OTTAWA — Public Safety Minister Bill Blair says the federal government will be ready soon to produce a list of semi-automatic weapons that will be banned in Canada.

His comments come the same day Canadians are marking the 30th anniversary of one of the worst mass shootings in Canadian history.

But Blair says until the list is approved by cabinet he won’t name any specific guns under consideration, including the one used in the Ecole Polytechnique shooting on Dec. 6, 1989.

He says he doesn’t want to create a run on gun purchases ahead of the ban.

The Ruger Mini-14 was used in the shooting where a gunman entered the Montreal school, killed 14 women and injured 14 people before killing himself.

Blair says the government will be clear about how certain weapons were selected when the list is made public.

While there is no firm date for its release, Blair said it will be done as soon as possible before noting it was only the second day of the new Parliament.

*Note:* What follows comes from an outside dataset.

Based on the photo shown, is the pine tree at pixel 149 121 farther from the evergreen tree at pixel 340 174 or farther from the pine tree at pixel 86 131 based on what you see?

The Liberals promised during the federal election campaign to ban military-style assault rifles and give municipalities the ability to put limitations or bans on handguns within their own borders.

The party also said owners of legally purchased firearms that fall under the ban would receive fair-market compensations for their weapons as part of a buyback program. Blair said during the campaign about 250,000 semi-automatic assault rifles are owned legally in Canada.

The Liberals have been pressured by survivors of the Montreal Massacre to do more to restrict guns in Canada and Prime Minister Justin Trudeau used his House of Commons speech marking the massacre Friday to say the government will be moving on its campaign promises.

“We will strengthen gun laws and ban the type of weapons used at Ecole Polytechnique,” he said.

“These weapons, designed to kill the largest number of people in the shortest amount of time, have no place in our communities, in our streets, in our country.”